# Chainsaw vs Bandsaw Mill



## swizzle (Feb 11, 2013)

What's your opinions on an affordable home made sawmill? Any plans or designs? I'm hoping to get something set up to cut a 30" wide slab for coffee tables and such. I really want to settle on a design and be able to get a parts list so I can start building. Any help will be greatly appreciated.


----------



## scsmith42 (Jan 24, 2011)

A band mill will cut faster and require less kerf than a chainsaw mill.


----------



## Steve Neul (Sep 2, 2011)

There are some kits on ebay however I don't have any experience with them. I've often thought about building a band mill. My property is full of oak and hickory and with a drought every year they are dieing.


----------



## swizzle (Feb 11, 2013)

At first I was pretty gun ho about a chainsaw mill but I think I'm starting to see more pros then cons with the bandsaw mill. Just this week I saw 3 seperate ads on craigslist that looked good. 4 large maples free, came down in a storm, 5 poplars which were actually a bit small maybe 12" to 14" base and one guy with 20-30 trees he needs moved and he wants to rent someones skidsteer and their services to move the trees. Not sure what he plans on doing with them but it would be worth a phone call if I had a working mill. It'd be nice to have a set of plans and a parts list so I can get started on it.


----------



## Shop Dad (May 3, 2011)

Just from my own experience cutting up small logs it's hard work cutting the length of a log with a chainsaw. You are cutting the end grain which takes more effort and dulls your blade faster. If there is an affordable bandsaw mill I'd go for that.


----------



## swizzle (Feb 11, 2013)

That's what I'm leaning towards so I guess my best bet is to look for a bandsaw design capable of cutting a 30" wide slab. I know I'm looking at a large motor, would a 17hp off of a lawn tractor work? I know I'm gonna need heavy angle iron and a winch set up too. I was also thinking that the smaller trees would be a waste of time unless I use those to cut up a bunch of stickers. So where should I go from here. 

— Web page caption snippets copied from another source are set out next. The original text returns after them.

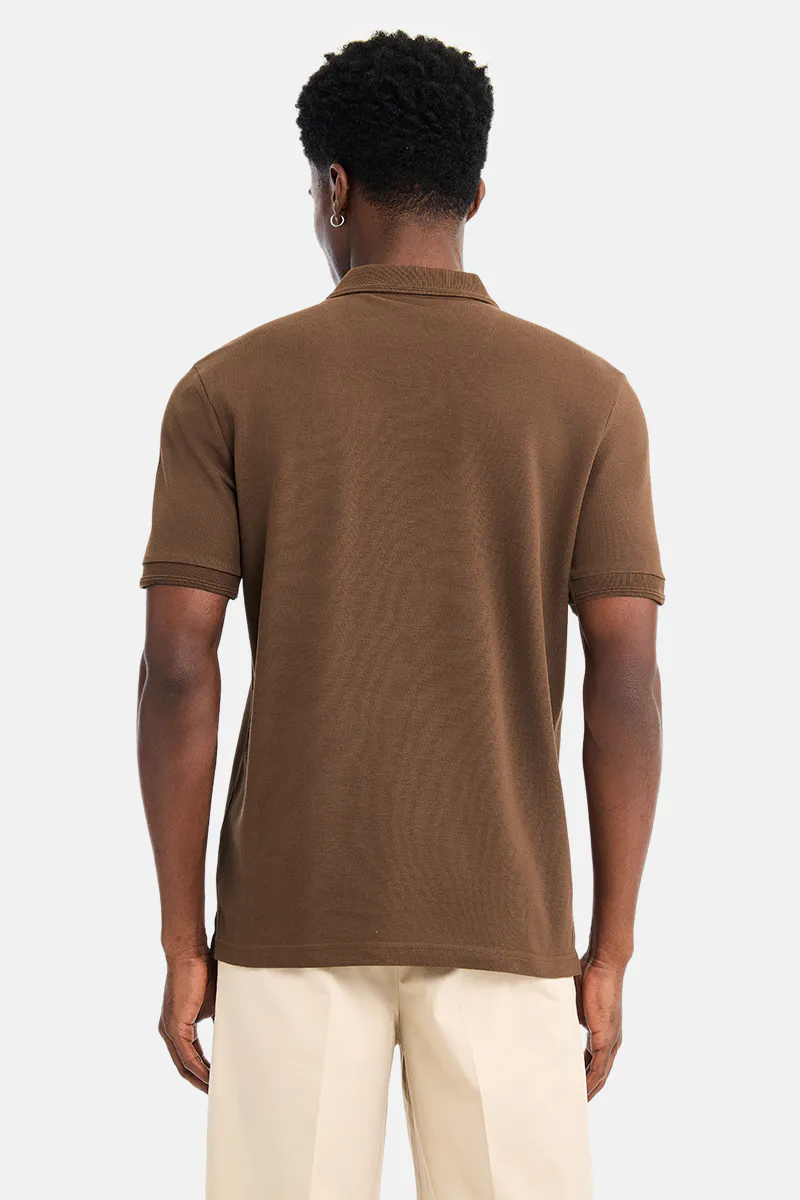 Slim Fit Polo T-Shirt – Coffee Brown - view 4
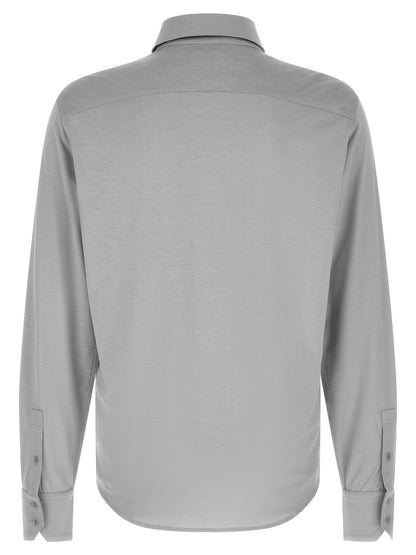 Shirt by Tom Ford for men in cotton & silk gray, featuring a nuanced and nuanced for a sophisticated finish.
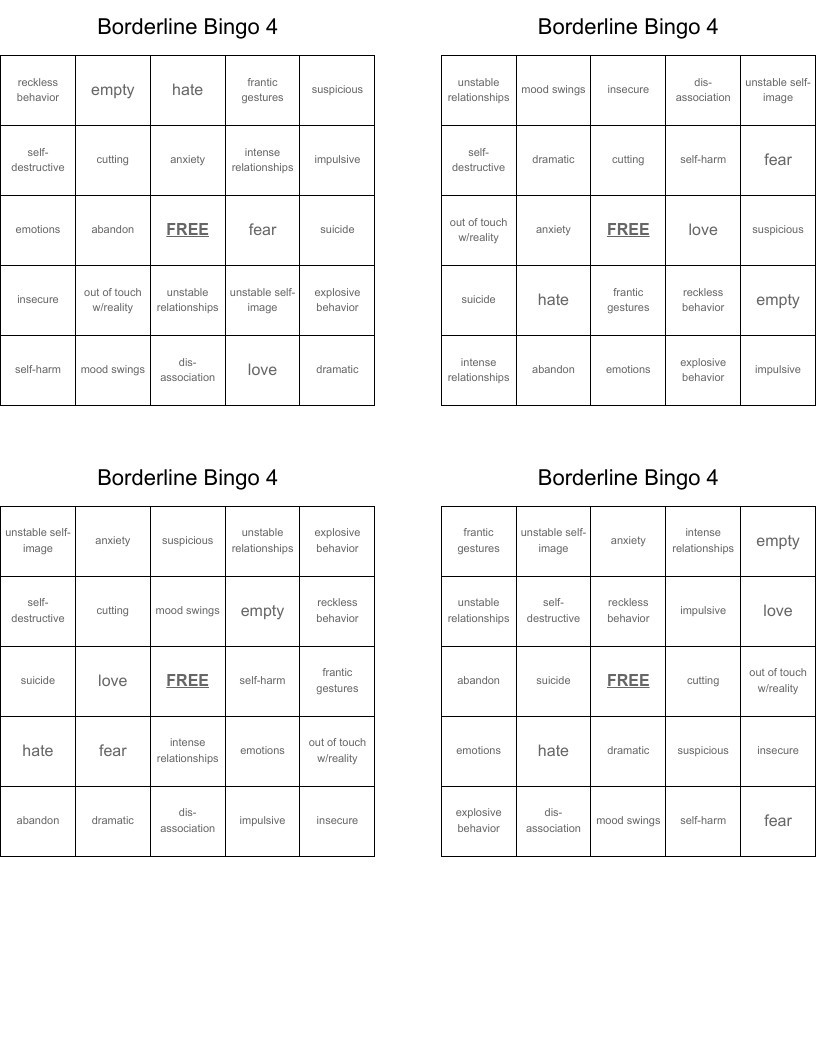 Borderline Bingo 4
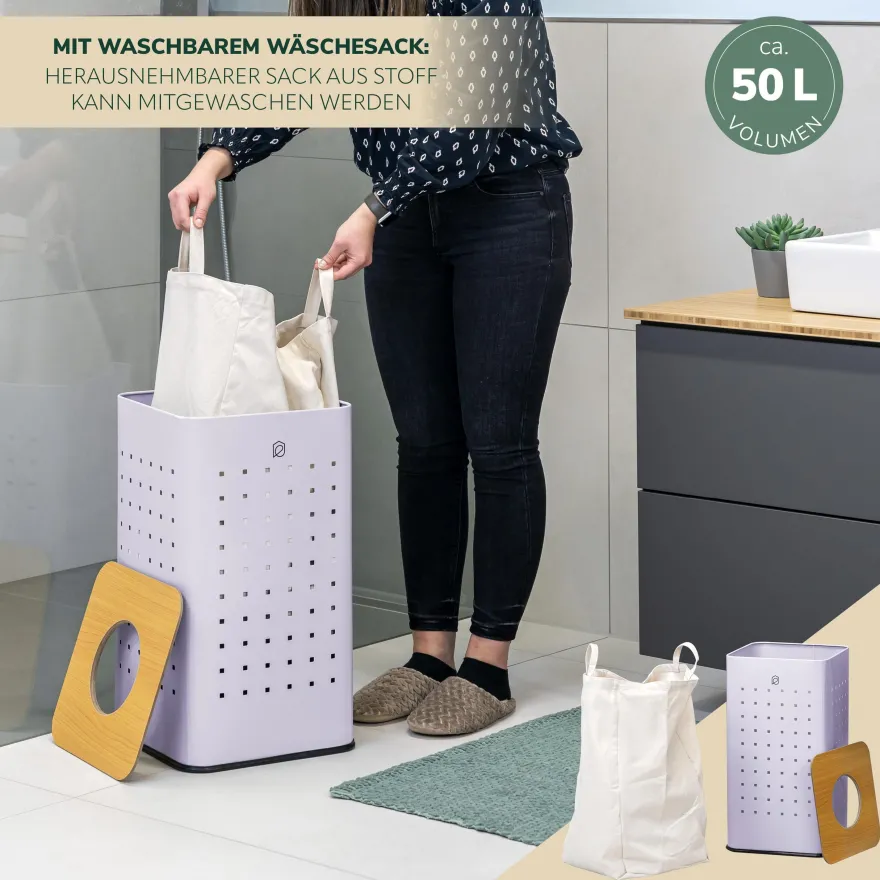 eluno Wäschetonne mit Deckel und Wäschesack eckig 50L, aus Metall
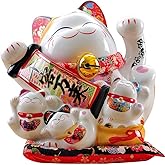 Large Size Ceramic Thriving Business Maneki Neko Lucky Cat(Beckoning Cat),Best Gift for Business Opening,Feng Shui Decor Attract Wealth and Good Luck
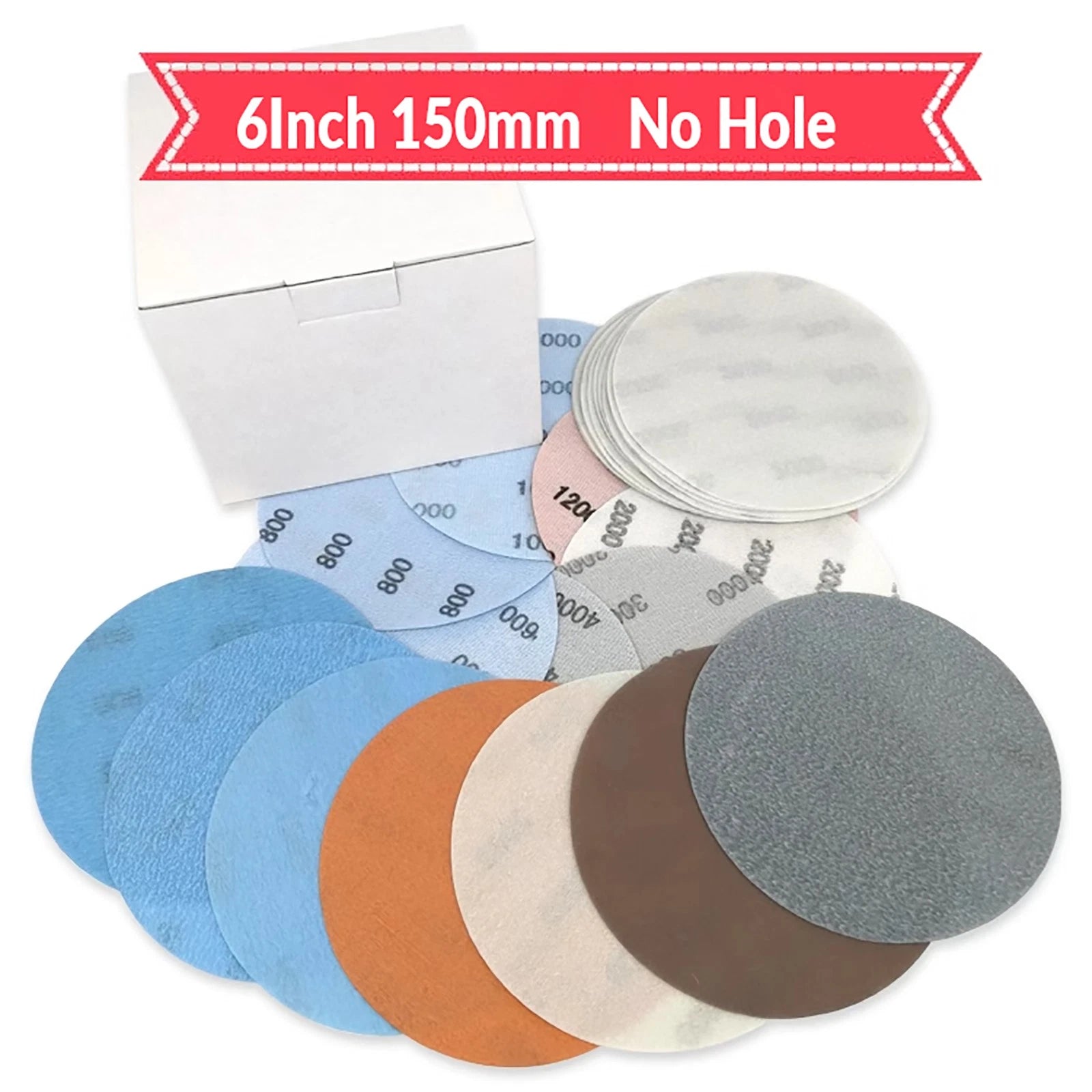 6" 150mm Wet and Dry Sanding Discs Film Sandpaper Hook & Loop Pads 600-5000 Grit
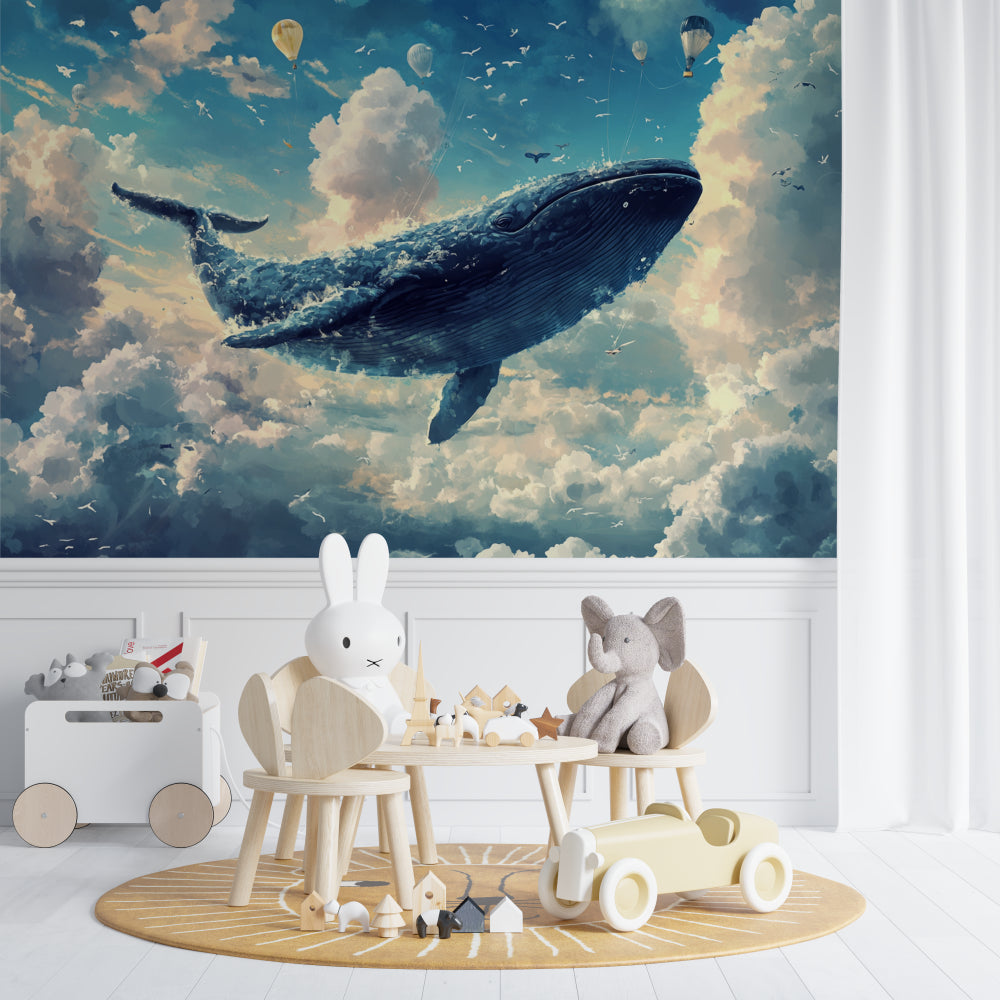 Marine wall mural transforming a playroom with dreamy whale and balloon design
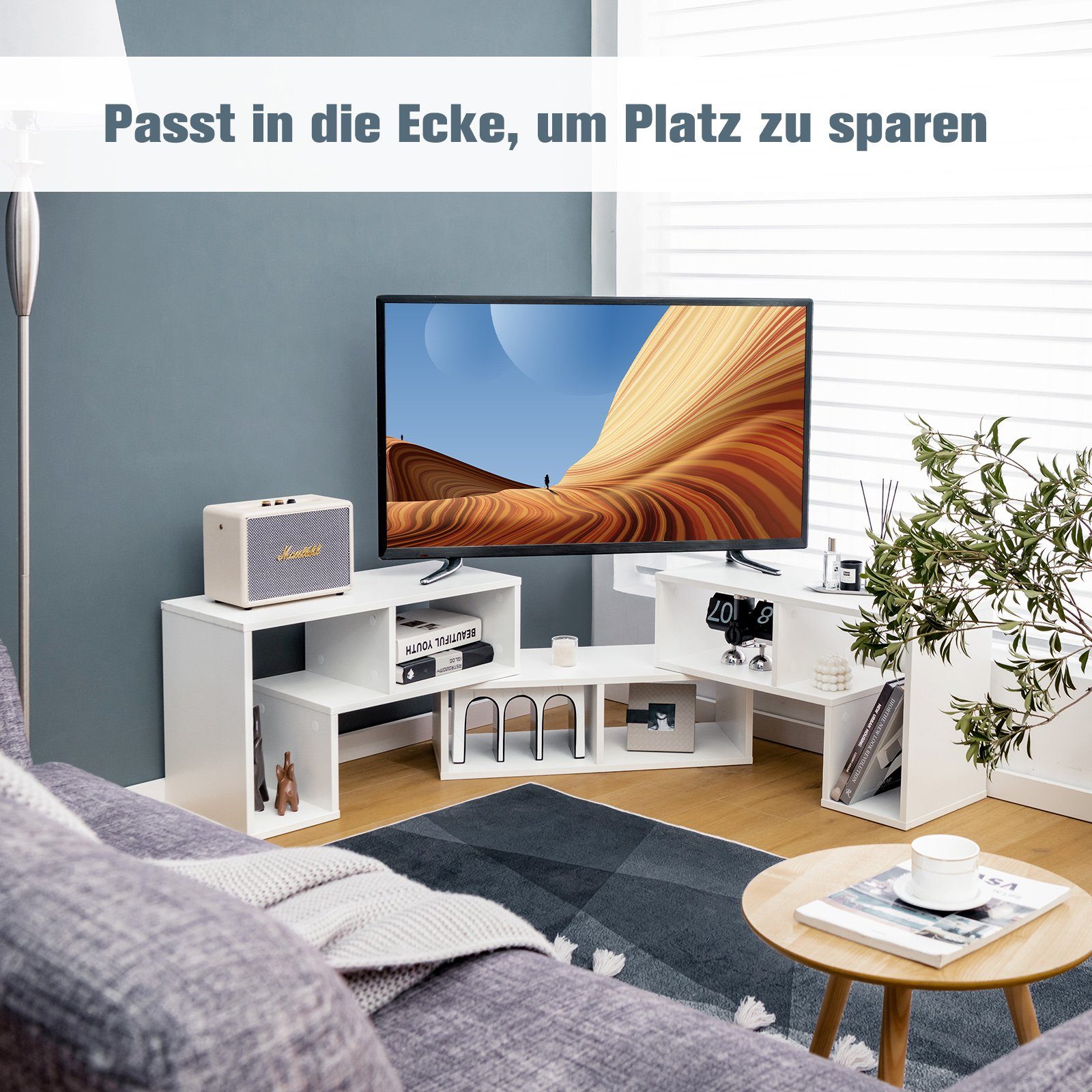 COSTWAY TV-Schrank Eckregal 3-teilig, ausziehbar, frei Kombinierbar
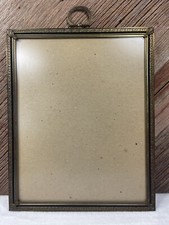 VTG 8x10 Embossed Gold Tone  Black Metal Picture Frame Velvet Back Table Wall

One idea I had was putting an ad on craigslist to see if I can find a few locals who would be willing to put up some time, money and labor into building something good we can all use. I can put up about $500 right now, maybe more in a couple weeks.


----------



## Shop Dad (May 3, 2011)

What about partnering with a local sawyer? I won't pretend to know much about milling but I do know there is more to getting good yield than just cutting up the log. And of course there is drying/kilning... With this arrangement you could focus on finding logs and selling the lumber you don't need (and of course your own woodworking :yes I've thought about something like this myself.


----------



## swizzle (Feb 11, 2013)

Not sure about the whole Sawyer thing. I'll have to look into that. As far as the kiln goes I have an area roughly 12'x12' that is empty shed space. I'm strongly considering it as my first solar kiln. I'll stack as much as I can get in there and maybe add a box fan to help air dry the stack. I might even take the wall down between the shed and lean-to. I could dry 20 footers then.


----------



## bigbo1234 (Feb 13, 2013)

I have and Alaskan small log mill. Really simple and works great for what it is meant to cut, small logs anything ünder about 18" with a 20" bar. I have a special ripping chain that doesn't dull as fast. After using it for a while and hiring a bandsaw mill I am strongly looking into getting a band mill, but they are expensive. The chainsaw mill was about $175 to my door. It's great for timber cutting if you only four siding a log.


----------



## swizzle (Feb 11, 2013)

Just got back from a weekend camping trip with the cubscouts in a cabin. The main beams are 2 sided logs and the rest is done in knotty pine and painted slabwood. I was asking him how he did it. I guess he would load up his 18ft trailer and haul the logs to a saw mill and they cut them to order for him. Not a bad looking place at all. I'm thinking about talking him into building a leanto on the other side of the pond for practice. I might use a small chainsaw mill for that but my real goal is gonna be the bandsaw mill. Anyone have an plans that they have used and would recommend? I still want to be able to cut a 30" slab for tables and such. I want to start picking up parts and pieces as soon as possible. Thanx again for all the comments and help. Jason


----------